| Task list |
[A] In the skull corpsing thread, what stain did Lilly apply to the skulls?
[B] Based on the skull corpsing thread, mark each statement yes or no and quote the words that decide it: (i) Lilly put a nylon legging over the skull. (ii) Lilly has already stained the inside of the skulls. (iii) Eldritch_Horror praised the dead skin hanging off the throat.
[C] Please carry on the skull corpsing forum thread after its last post.

Start of Text excerpt

# My first attempt at a Skull Corpsing



## Lilly (Jun 13, 2006)

I am so excited ..
I was waiting for my snake head to dry so I attemtped these 2 skull corpsings
Just a plastic skull form dollar store, cut out eyes and around teeth area.
Floor adhesive, then a nylon legging over skull and then more floor adhesive.
then stained (aged oak)
light pic








dead skin hanging








lit up by candle








I may stain inside also yet..looks kinda light

Hope ya like them!


----------



## Terrormaster (Sep 27, 2007)

Wow, those came out nice.


----------



## DoctorShadow (Sep 18, 2008)

NICE! I need to try this myself.


----------



## sharpobject (May 7, 2008)

I like them. I've been putting off corpsing - but I think I'll have to just dive right in.


----------



## beelce (Jul 21, 2007)

REALLY NICE work Lilly!! ....Love the way you use lighting to show your props


----------



## Eldritch_Horror (Jul 27, 2008)

Nice touch with the dead skin hanging off the throat!


----------



## Aelwyn (Jul 7, 2008)

Very nice!!!!!


----------



## cerinad (Jun 23, 2008)

Those are really great!!


----------



## scream1973 (Dec 23, 2007)

Great job lilly


----------



## samhayne (Jul 3, 2008)

pretty nice, good work!

End of Text excerpt
Start of Data lines

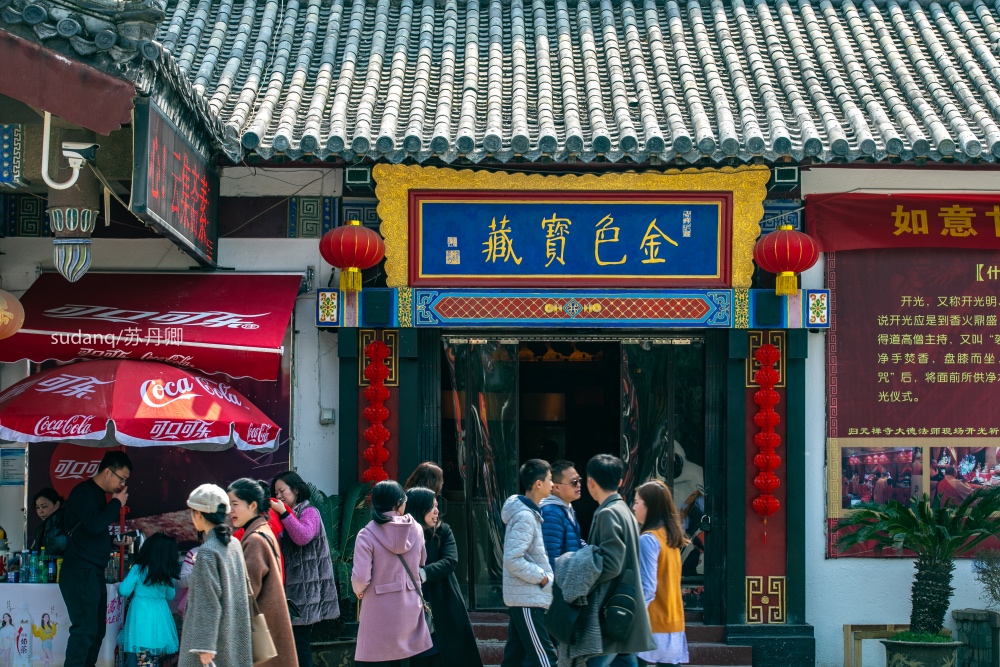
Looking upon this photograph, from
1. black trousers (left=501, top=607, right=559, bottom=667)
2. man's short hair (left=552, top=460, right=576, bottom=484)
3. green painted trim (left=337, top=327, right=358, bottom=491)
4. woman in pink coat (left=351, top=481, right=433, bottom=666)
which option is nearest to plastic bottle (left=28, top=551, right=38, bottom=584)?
green painted trim (left=337, top=327, right=358, bottom=491)

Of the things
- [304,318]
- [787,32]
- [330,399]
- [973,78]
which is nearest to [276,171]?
[304,318]

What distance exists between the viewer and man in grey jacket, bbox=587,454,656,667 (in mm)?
6547

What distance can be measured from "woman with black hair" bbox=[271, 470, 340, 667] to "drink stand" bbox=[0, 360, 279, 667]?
91 centimetres

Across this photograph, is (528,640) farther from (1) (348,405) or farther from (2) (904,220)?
(2) (904,220)

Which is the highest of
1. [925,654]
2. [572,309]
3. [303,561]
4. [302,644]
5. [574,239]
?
A: [574,239]

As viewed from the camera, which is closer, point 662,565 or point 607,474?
point 607,474

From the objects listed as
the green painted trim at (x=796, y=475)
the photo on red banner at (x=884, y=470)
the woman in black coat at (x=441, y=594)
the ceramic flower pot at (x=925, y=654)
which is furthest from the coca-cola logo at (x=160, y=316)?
the ceramic flower pot at (x=925, y=654)

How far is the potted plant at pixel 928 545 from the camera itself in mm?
9422

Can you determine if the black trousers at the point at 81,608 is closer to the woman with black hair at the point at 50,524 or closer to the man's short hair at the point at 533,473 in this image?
the woman with black hair at the point at 50,524

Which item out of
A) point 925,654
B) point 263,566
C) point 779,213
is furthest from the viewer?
point 779,213

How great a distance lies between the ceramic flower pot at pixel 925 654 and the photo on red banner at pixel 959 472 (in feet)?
4.53

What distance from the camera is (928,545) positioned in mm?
9461

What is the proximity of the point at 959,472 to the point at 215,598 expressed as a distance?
6.51 m

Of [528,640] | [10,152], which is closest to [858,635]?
[528,640]
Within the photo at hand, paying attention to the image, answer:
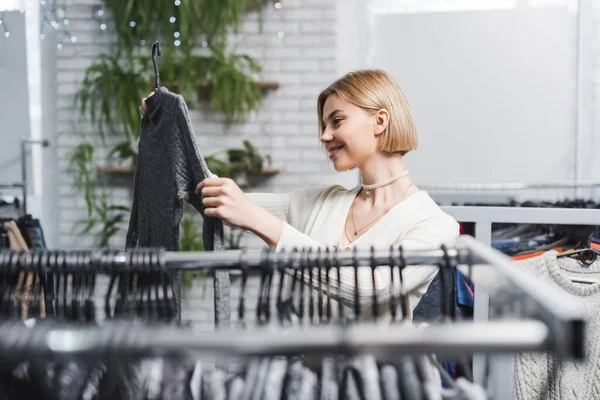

End of Data lines

| Task-by-task answers |
[A] Aged oak.

[B]
(i) Yes: "then a nylon legging over skull"
(ii) No: "I may stain inside also yet..looks kinda light"
(iii) Yes: "Nice touch with the dead skin hanging off the throat!"

[C]
----------



## Ghoul Friday (Oct 6, 2007)

Hey, what wonderful results for a first attempt  And they look great in the lighting.


----------



## Lilly (Jun 13, 2006)

Thanks everyone..I have 2 more I am going to try something different than that what I did on those with..
who knows maybe it will turn into a pile of deadheads LOL


----------



## pyro (Oct 7, 2006)

sweet lilly


----------



## Merlin (The Quiet One) (Feb 23, 2006)

Nice job of corpsing. These are great looking props with use of the dollar store skulls. Cutting out the eyes was a cool idea.


----------



## Sickie Ickie (Jun 20, 2006)

I classify this as gore, and it looks nice!


----------



## Bloodhound (Oct 16, 2007)

Hey Lilly, The skulls turned out great!


----------



## AzKittie74 (Aug 10, 2007)

Great job Lilly!


----------



## Bone Dancer (Oct 7, 2005)

nicely done, and good photography too. I usually do the inside with flat black spray paint, gives it depth. Nothing like a pile of corpse skulls to say Happy Halloween.


----------



## NickG (Sep 12, 2006)

very corpsy.


----------



## rottincorps (Jun 1, 2008)

I like the legging Idea, looks great!


----------



## ghost37 (Jul 30, 2008)

looks really good!


----------



## Lilly (Jun 13, 2006)

thanks ...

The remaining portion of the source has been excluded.